Hoje é véspera de qualquer coisa. Ninguém calcula muito bem de que. Mas é a véspera.
De um amanhã incerto e não sabido. Recheado de muitas tensões e decisões.
A falsa escuridão da noite tremula iluminada por reflexos roubados das janelas vizinhas enfileiradas nos edifícios.
Embalando o pensamento, ronronados dos motores dos aparelhos de ar-condicionado ritmavam um quase mantra constatação: “aquilo nunca havia visto e, pelo visto (que preferia não visto), muito além não veria”.
Os grilos do gramado conversavam quebrando a monotonia da espera. Faz de conta que são só eles por aqui.
Era ato com hora marcada. Muita torcida e barracas para pouca arquibancada.
E um jogo. Em que, no seu desenrolar, não poderá sofrer interferência externa. Quem decide está lá dentro. Para o bem ou para o mal. O problema é a coisa e tal, o lado que pouco conta e faz muito barulho: o de fora.

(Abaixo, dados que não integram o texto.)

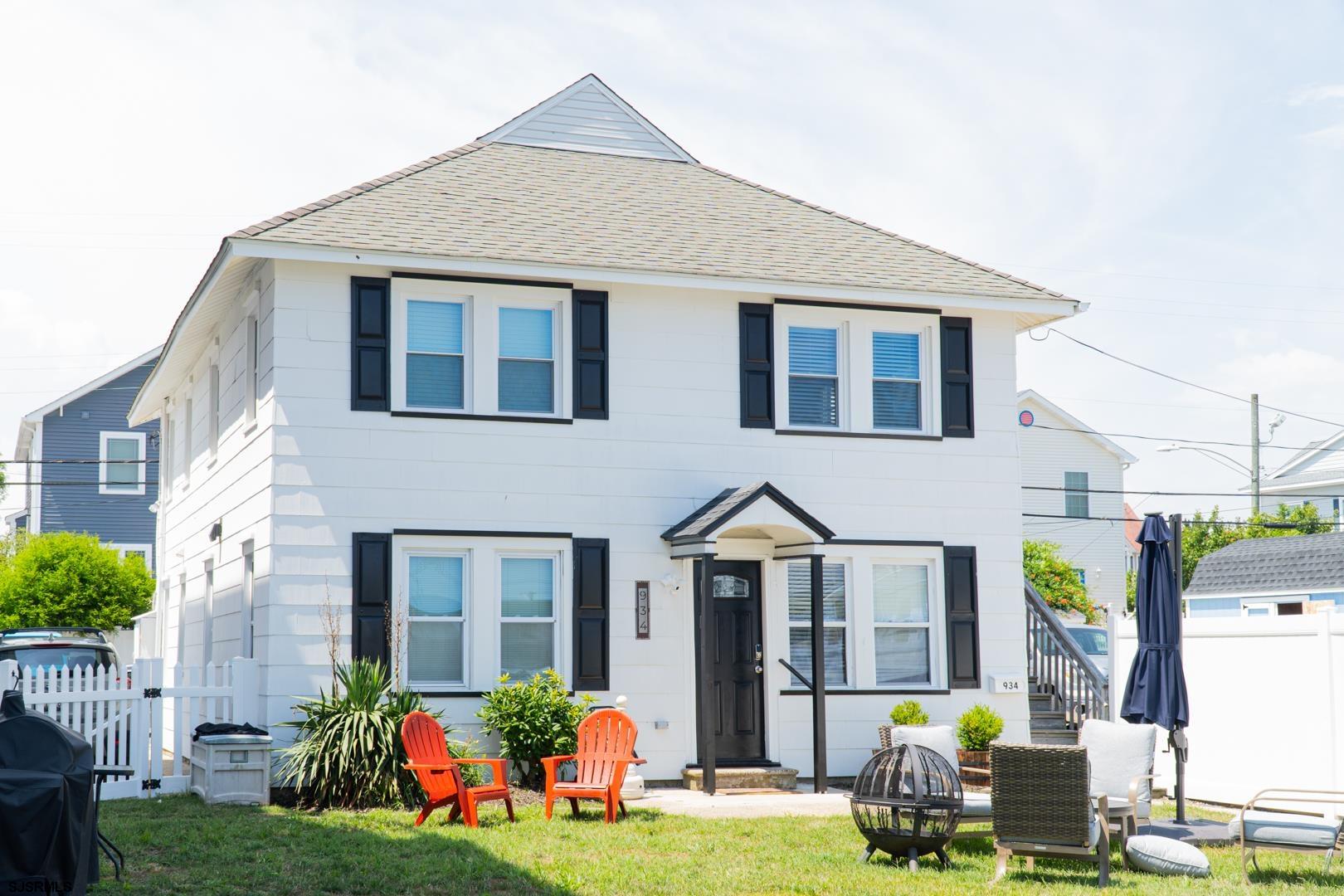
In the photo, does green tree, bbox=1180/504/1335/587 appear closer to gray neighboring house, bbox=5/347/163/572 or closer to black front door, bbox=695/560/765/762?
black front door, bbox=695/560/765/762

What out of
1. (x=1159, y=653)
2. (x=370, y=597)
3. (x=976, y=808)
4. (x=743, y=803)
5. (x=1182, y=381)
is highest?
(x=1182, y=381)

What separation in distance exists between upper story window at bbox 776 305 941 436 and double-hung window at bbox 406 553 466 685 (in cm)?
432

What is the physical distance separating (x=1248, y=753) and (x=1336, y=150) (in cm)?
1240

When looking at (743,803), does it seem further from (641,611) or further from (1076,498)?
(1076,498)

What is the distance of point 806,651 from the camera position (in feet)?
53.3

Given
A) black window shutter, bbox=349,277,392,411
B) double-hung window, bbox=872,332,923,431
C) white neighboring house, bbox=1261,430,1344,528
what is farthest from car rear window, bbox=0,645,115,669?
white neighboring house, bbox=1261,430,1344,528

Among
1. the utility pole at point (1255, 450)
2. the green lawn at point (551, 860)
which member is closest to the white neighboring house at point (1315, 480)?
the utility pole at point (1255, 450)

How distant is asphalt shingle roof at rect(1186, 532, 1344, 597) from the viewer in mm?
29359

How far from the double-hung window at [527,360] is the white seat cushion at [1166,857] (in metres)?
7.78

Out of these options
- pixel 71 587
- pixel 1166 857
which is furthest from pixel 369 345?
pixel 71 587

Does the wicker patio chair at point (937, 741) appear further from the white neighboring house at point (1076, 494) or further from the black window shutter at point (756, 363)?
the white neighboring house at point (1076, 494)

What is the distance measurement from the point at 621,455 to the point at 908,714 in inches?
171

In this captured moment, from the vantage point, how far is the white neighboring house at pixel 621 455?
47.9ft

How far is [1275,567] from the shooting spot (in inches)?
1220
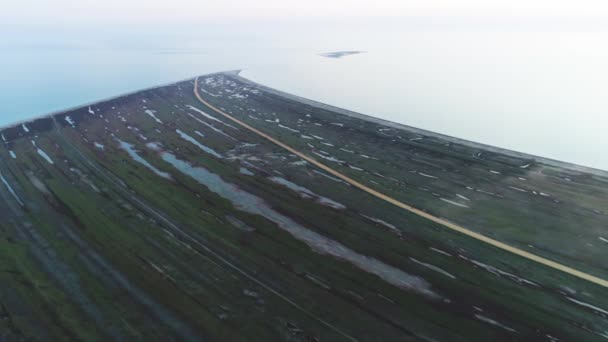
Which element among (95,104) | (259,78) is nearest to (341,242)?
(95,104)

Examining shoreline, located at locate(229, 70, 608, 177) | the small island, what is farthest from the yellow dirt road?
the small island

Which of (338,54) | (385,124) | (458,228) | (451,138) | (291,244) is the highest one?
(338,54)

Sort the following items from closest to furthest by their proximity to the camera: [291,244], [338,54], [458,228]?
[291,244], [458,228], [338,54]

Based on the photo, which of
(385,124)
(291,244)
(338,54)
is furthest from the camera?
(338,54)

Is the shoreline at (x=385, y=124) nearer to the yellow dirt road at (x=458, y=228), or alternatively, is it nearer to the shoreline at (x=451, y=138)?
the shoreline at (x=451, y=138)

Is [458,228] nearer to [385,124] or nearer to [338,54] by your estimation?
[385,124]

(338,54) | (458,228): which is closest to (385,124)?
(458,228)

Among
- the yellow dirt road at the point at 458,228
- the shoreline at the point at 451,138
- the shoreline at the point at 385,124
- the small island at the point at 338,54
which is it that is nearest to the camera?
the yellow dirt road at the point at 458,228

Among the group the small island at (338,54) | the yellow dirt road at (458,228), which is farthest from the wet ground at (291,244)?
the small island at (338,54)
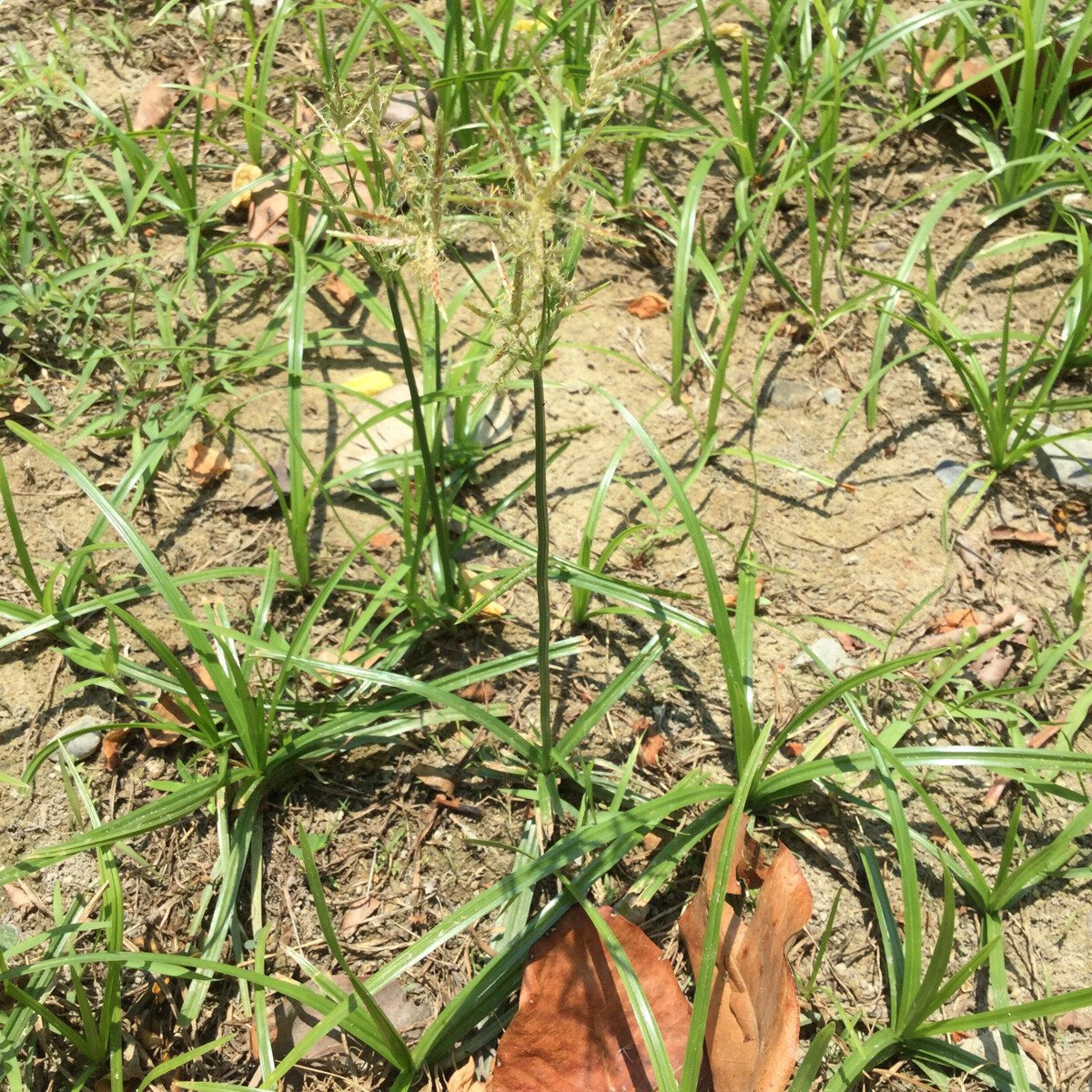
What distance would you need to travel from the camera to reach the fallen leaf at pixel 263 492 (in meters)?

Mas afinal, como enquadrar cada qual com seu igual? Eles se misturavam com muita facilidade e relativa intimidade. Chegavam a provocar reações alquímicas, dependendo da dosagem de cada elemento.
E, assim, foram felizes. Até que começou a rolar um desgaste no composto. Um desacerto na relação que afetou o funcionamento das instituições, levando ao amanhã quase hoje.
Fora, o mundo todo parece protestar. Aqui, falanges divididas por um fino e frágil muro que nem de arrimo é, não tem culpa de nada e teme, naturalmente, sua integridade física. Diante do entusiasmo da multidão que ele separa o que esperar?
“Tarefa ingrata! Se pelo menos me pintassem de flores, colorissem de amores e me usassem! Fizessem de mim, muro divisório, mural de sugestões. Registrando e expressando bons votos para todos nós, especialmente para esse tal de Brasil e para mim…”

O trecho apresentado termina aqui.